## Gösterilen metin
1 yıl
İnceleme
"Haydi, götür öğrencilerini benim tapınağıma,
Tüm dünyaca bilinen bir söz var orada;
'Herkes kendini bilmeli' şeklinde
Sadece kendini bilen, aşkını bilgece yaşar,
kendi yeteneğine uyan işlere kalkar.
Doğa güzellik vermişse sana, bırak seyretsin kızlar da:
ışıl ışılsa tenin, hep aç omzunu öyle uzan:
konuşmaktan hoşlanıyorsan, kaçın suspus oturmaktan:
güzel şarkı söylüyorsan, söyle; edebinle içiyorsan, iç.
Ama belagat sahibiysen, asla dalma konuşmanın ortasına,
esinli bir şairsen, asla yazdıklarını okuma!"
Aşk Sanatı, Romalı şair Ovidius tarafından MÖ.1-2 yy.da yazılmıştır. Aşkı hayatın merkezine almış olan şairimiz Roma dönemindeki erkek ve bayan arasında yaşanan duygusal boyutu bir aşk öğretmeni gibi özellikle erkeklere anlatmaktadır. Aslında kitap bir nevi zaman makinasi gibi o dönemde yaşamış olan insanların ilişkilerine dair sosyal bir incelemede diyebiliriz. Daha çok Romalı genç kız ve erkeklere öğütler veriyor. Bazı öğütlerı insanı tebessüm ettiriyor. Zamanın içinde her olgu, davranış, ahlak, sevgi, sanat, yaşam biçimleri ve sosyalleşme şekillerinin değiştiğine tanık olmuşuzdur. Aşk Sanatını okuduğunuzda bu değişimden aşkında nasibini almış olduğuna tanıklık ediyoruz. Benim en çok severek okuduğum kısımlar mitolojiyle harmanlaş dizelerdi. Batı edebiyatında Rilke'den tutun William Shakespeare kadar sanırım mitoljiden beslenmeyen şair yok gibi.

## Verilen görev 1
Aşk Sanatı incelemesinin tamamını hiçbir değişiklik yapmadan çıkarın.
Aşk Sanatı incelemesi ile satırlar arasında herhangi bir bağ bulunmamaktadır.

## Kayıtlı satırlar
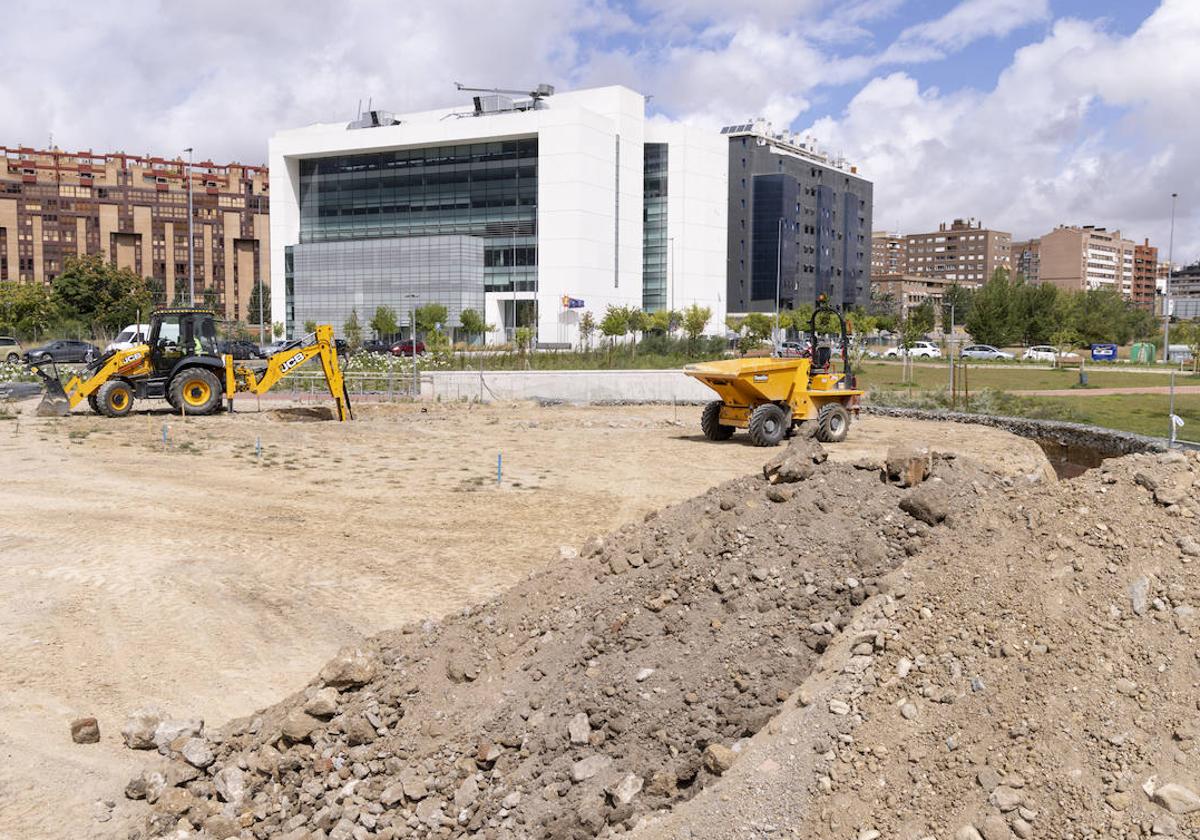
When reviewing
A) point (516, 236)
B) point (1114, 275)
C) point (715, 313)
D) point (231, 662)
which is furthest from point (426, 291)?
point (1114, 275)

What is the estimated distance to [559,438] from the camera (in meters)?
23.7

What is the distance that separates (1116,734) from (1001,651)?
0.69m

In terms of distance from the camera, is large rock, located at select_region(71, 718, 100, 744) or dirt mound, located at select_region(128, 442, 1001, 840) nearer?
dirt mound, located at select_region(128, 442, 1001, 840)

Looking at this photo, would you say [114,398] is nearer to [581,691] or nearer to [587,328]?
[581,691]

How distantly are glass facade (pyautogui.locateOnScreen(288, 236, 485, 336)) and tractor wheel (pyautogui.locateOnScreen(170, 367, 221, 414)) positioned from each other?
48146 mm

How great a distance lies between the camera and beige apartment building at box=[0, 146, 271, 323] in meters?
110

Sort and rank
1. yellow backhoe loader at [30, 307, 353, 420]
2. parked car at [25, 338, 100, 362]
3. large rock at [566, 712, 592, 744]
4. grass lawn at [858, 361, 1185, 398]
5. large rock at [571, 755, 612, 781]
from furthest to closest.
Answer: parked car at [25, 338, 100, 362], grass lawn at [858, 361, 1185, 398], yellow backhoe loader at [30, 307, 353, 420], large rock at [566, 712, 592, 744], large rock at [571, 755, 612, 781]

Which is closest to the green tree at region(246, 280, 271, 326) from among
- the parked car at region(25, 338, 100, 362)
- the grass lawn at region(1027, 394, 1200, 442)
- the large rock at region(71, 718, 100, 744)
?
the parked car at region(25, 338, 100, 362)

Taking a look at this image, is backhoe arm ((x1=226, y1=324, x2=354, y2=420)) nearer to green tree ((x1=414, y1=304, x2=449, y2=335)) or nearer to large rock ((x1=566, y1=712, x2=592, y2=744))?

## Verilen görev 2
Satırlardan, "Which is closest" ifadesini içeren satırla başlayıp satırların sonuna kadar uzanan bölümü, iki ucu da dahil olmak üzere aynen kopyalayın.

## Doğru yanıt 1
1 yıl
İnceleme
"Haydi, götür öğrencilerini benim tapınağıma,
Tüm dünyaca bilinen bir söz var orada;
'Herkes kendini bilmeli' şeklinde
Sadece kendini bilen, aşkını bilgece yaşar,
kendi yeteneğine uyan işlere kalkar.
Doğa güzellik vermişse sana, bırak seyretsin kızlar da:
ışıl ışılsa tenin, hep aç omzunu öyle uzan:
konuşmaktan hoşlanıyorsan, kaçın suspus oturmaktan:
güzel şarkı söylüyorsan, söyle; edebinle içiyorsan, iç.
Ama belagat sahibiysen, asla dalma konuşmanın ortasına,
esinli bir şairsen, asla yazdıklarını okuma!"
Aşk Sanatı, Romalı şair Ovidius tarafından MÖ.1-2 yy.da yazılmıştır. Aşkı hayatın merkezine almış olan şairimiz Roma dönemindeki erkek ve bayan arasında yaşanan duygusal boyutu bir aşk öğretmeni gibi özellikle erkeklere anlatmaktadır. Aslında kitap bir nevi zaman makinasi gibi o dönemde yaşamış olan insanların ilişkilerine dair sosyal bir incelemede diyebiliriz. Daha çok Romalı genç kız ve erkeklere öğütler veriyor. Bazı öğütlerı insanı tebessüm ettiriyor. Zamanın içinde her olgu, davranış, ahlak, sevgi, sanat, yaşam biçimleri ve sosyalleşme şekillerinin değiştiğine tanık olmuşuzdur. Aşk Sanatını okuduğunuzda bu değişimden aşkında nasibini almış olduğuna tanıklık ediyoruz. Benim en çok severek okuduğum kısımlar mitolojiyle harmanlaş dizelerdi. Batı edebiyatında Rilke'den tutun William Shakespeare kadar sanırım mitoljiden beslenmeyen şair yok gibi.

## Doğru yanıt 2
Which is closest to the green tree at region(246, 280, 271, 326) from among
- the parked car at region(25, 338, 100, 362)
- the grass lawn at region(1027, 394, 1200, 442)
- the large rock at region(71, 718, 100, 744)
?
the parked car at region(25, 338, 100, 362)

Taking a look at this image, is backhoe arm ((x1=226, y1=324, x2=354, y2=420)) nearer to green tree ((x1=414, y1=304, x2=449, y2=335)) or nearer to large rock ((x1=566, y1=712, x2=592, y2=744))?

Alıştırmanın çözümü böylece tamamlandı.